:: Page excerpt ::
----------------

SUMMARY OF THE PRESENT INVENTION
Therefore, it is an object of the present invention to provide a
system and a method which overcome the above shortcomings in
traffic control systems.
In accordance with the present invention there is provided an
auto-detection motion solution method and apparatus oriented to
urban areas for safely managing crossing structures.
The present invention manages the traffic lights duration allowing
slow moving pedestrians to safely cross intersections by
automatically adjusting the "walk" state cycle time in accordance
with the crossroad environment conditions.
Thus, it is another object of the present invention to provide a
method and system by which allows slow moving pedestrians to safely
cross a road or street.
The automatic speed detection process and system of the present
invention acts to detect pedestrians that move at a pace different
from the "norm", and then acts to adjust the time duration of the
"walk" state required for safe crossing.
A further object of the present invention is to provide an
automatic speed detection arrangement based on biometrics
technology used to authenticate the exact speed of motion or
walking speed related to each pedestrian.
It is yet another object of the present invention to provide an
automatic speed detection method and system having additional
recognition features including some stored preset pedestrian
information, such as, user identification and user preferences,
readable by using individual smart card technology.
It is still another object of the present invention to make
available to each pedestrian the ability to enable the disclosed
method and system so as to establish the desired interaction
corresponding to their preferences using wireless network
technology.
According to the invention, there is provided a method and system
to assist slow moving people, after being authenticated at crossing
structures, as described in the appended claims.
In one embodiment, a method comprising: obtaining personal data
from a pedestrian crossing an intersection, said personal date
including at least the walking speed of said pedestrian; obtaining
the current speed of at least one vehicle approaching the
intersection; processing said personal data and the current speed
of said at least one vehicle to create at least one cross walk
indicator; and adjusting a traffic light according to the value of
the at least one cross walk indicator. In addition, there is
provided a computer program product for controlling a traffic
light, said computer program product comprising a computer readable
storage medium having computer readable program code embodied
therewith to carry out program instructions for generating traffic
control instructions.
In a further embodiment, a system, comprising: detection apparatus
for obtaining personal data relative to at least one pedestrian
crossing an intersection, said personal data including at least the
walking speed of said pedestrian; detection apparatus for obtaining
the current speed of at least one vehicle approaching said
intersection; a data processing apparatus for processing said
personal data relative to the walking speed of said at least one
pedestrian crossing said intersection and the current vehicle speed
of at least one vehicle approaching said intersection to generate
traffic control signals; and a traffic light regulator for sending
said traffic control signals to a traffic light to control vehicle
and pedestrian traffic in accordance with pedestrian and vehicle
traffic speed.

----------------

:: Available data ::
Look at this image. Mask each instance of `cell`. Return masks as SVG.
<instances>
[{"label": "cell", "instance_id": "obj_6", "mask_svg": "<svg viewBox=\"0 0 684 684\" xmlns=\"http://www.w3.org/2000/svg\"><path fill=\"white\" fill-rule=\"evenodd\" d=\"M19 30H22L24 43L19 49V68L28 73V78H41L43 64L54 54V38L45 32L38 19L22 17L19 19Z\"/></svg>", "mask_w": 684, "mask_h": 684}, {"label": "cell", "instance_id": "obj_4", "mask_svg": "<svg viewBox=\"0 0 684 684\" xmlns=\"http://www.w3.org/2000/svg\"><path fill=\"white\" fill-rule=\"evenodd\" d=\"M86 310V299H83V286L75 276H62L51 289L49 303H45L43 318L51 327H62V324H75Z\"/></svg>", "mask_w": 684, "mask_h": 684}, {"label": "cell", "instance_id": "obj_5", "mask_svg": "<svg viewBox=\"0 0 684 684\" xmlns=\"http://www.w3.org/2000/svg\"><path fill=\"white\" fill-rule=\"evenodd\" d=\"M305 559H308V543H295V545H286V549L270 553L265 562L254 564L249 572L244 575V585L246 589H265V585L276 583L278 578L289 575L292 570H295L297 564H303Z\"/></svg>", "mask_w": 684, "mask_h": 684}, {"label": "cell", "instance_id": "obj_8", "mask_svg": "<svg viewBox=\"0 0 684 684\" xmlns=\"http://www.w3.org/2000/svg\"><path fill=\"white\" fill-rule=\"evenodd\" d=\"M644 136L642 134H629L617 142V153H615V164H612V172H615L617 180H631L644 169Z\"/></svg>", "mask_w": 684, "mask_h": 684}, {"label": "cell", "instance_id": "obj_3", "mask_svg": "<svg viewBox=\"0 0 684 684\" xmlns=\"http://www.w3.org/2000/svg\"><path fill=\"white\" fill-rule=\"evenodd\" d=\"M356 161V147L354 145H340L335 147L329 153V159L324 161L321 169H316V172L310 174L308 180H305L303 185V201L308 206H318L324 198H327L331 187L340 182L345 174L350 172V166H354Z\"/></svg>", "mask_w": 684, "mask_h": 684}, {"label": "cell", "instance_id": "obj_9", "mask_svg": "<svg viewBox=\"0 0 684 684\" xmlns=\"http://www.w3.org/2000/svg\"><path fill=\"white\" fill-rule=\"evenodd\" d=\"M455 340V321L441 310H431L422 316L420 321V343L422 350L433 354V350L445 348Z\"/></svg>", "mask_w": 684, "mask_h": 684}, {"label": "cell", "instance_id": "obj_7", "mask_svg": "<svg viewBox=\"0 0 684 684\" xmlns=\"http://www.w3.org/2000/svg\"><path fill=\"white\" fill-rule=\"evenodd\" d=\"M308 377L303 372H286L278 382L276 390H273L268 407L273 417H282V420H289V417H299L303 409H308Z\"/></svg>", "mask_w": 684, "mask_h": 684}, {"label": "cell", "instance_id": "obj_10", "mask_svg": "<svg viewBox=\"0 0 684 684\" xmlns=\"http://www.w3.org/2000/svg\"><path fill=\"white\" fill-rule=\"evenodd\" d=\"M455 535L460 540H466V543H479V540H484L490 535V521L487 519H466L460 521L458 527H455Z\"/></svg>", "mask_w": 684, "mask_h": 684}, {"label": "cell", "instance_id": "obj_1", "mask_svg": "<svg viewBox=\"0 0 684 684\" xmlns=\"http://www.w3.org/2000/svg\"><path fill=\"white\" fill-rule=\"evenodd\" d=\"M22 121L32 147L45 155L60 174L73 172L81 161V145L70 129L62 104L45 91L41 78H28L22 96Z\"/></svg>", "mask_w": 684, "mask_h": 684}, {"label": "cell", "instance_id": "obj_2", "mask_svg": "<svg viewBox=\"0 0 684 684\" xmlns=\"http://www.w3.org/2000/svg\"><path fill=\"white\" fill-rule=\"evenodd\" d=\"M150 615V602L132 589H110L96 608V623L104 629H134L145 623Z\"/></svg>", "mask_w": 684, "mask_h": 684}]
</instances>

----------------

:: What to do ::
Translate this sentence from the patent summary into Spanish: "The automatic speed detection process and system of the present invention acts to detect pedestrians that move at a pace different from the 'norm', and then acts to adjust the time duration of the 'walk' state required for safe crossing."

:: Task solution ::
El proceso y sistema de detección automática de velocidad de la presente invención actúa para detectar a los peatones que se desplazan a un ritmo distinto de la «norma» y, a continuación, actúa para ajustar la duración del estado de «caminar» necesaria para cruzar con seguridad.